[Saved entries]
● ● ● ● ● ● ●
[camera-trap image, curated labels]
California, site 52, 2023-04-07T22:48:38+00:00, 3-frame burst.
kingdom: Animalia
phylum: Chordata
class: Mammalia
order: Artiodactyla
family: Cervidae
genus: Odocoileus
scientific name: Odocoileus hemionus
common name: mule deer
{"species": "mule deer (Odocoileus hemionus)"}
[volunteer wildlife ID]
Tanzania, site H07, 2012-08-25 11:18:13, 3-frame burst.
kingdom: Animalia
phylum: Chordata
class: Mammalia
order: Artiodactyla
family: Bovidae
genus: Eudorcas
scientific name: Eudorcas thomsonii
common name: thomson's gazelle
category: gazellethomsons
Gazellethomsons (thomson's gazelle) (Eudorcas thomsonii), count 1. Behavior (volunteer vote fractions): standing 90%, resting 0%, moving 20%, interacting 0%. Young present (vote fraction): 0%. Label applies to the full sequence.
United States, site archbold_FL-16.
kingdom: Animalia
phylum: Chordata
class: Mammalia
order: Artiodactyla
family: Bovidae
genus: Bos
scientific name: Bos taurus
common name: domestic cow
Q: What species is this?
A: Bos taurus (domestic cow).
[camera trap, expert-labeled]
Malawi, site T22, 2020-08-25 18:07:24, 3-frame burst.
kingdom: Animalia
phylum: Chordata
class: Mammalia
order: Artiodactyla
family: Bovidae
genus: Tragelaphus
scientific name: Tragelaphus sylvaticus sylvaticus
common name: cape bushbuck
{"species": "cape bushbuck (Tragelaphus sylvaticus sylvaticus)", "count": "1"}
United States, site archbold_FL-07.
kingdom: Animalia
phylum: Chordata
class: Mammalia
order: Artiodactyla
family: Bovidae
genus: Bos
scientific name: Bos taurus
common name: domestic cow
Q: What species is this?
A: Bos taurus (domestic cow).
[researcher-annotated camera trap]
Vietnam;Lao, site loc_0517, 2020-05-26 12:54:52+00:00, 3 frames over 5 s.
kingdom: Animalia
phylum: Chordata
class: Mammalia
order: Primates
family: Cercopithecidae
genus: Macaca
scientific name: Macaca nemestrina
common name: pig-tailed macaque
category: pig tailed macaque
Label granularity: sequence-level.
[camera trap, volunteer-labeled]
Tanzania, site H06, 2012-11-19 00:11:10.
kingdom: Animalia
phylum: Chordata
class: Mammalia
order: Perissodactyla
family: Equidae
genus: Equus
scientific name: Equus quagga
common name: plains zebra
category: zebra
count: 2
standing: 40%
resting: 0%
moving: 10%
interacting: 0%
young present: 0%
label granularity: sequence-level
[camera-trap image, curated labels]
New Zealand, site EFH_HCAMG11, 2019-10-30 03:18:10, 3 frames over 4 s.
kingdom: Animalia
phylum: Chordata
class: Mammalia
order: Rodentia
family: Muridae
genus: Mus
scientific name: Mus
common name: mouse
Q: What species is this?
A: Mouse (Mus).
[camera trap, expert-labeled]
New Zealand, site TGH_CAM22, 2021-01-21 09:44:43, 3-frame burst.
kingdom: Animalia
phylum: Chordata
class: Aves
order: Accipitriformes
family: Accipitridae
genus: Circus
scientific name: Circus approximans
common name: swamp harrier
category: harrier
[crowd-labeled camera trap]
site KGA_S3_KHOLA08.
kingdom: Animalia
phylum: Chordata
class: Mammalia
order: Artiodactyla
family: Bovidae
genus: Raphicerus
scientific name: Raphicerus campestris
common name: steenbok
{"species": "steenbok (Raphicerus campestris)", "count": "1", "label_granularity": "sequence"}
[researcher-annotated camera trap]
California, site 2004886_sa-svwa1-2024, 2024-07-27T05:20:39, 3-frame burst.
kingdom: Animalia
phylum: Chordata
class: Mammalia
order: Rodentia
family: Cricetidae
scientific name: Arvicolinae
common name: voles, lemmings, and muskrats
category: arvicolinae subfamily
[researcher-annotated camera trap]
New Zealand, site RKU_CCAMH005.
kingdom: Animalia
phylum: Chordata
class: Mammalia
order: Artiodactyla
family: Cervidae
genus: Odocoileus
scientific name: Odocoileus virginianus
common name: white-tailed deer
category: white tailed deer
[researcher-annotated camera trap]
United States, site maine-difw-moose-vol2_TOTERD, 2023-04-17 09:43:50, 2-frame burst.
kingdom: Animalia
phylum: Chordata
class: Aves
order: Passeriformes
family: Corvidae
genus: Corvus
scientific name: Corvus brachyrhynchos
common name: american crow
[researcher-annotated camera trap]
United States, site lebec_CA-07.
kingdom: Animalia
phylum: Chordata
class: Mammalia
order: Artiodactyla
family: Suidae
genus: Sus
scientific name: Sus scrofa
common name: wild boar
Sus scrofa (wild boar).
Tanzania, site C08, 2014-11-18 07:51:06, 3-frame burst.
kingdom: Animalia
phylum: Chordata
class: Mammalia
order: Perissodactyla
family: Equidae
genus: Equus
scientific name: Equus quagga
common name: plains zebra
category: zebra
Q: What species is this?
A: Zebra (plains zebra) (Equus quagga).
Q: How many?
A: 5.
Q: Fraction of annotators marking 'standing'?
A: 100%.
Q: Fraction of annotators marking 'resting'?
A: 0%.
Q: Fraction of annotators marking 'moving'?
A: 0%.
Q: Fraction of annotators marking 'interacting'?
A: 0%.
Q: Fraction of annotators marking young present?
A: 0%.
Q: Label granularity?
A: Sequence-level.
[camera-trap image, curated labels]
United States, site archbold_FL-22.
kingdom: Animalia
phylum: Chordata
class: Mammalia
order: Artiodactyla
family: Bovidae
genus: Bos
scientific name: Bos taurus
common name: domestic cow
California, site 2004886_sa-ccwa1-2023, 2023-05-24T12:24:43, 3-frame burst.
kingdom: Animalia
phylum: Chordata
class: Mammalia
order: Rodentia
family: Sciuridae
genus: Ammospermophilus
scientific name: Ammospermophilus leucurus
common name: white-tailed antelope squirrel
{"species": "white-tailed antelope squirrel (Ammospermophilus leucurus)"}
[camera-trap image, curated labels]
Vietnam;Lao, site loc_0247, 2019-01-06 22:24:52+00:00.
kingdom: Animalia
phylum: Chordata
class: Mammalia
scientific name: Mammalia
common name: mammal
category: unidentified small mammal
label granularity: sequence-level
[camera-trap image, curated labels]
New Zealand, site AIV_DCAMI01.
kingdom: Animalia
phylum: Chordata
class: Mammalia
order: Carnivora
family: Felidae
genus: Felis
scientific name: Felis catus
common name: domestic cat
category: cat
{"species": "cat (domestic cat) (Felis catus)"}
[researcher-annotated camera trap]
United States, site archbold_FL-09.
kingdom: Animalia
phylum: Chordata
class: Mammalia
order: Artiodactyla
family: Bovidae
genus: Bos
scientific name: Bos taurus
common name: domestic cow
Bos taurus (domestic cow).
● ● ● ● ● ● ●
#### Required work:
The answer is a number only: how many lines of the data above include "marking"?

#### Exercise response:
5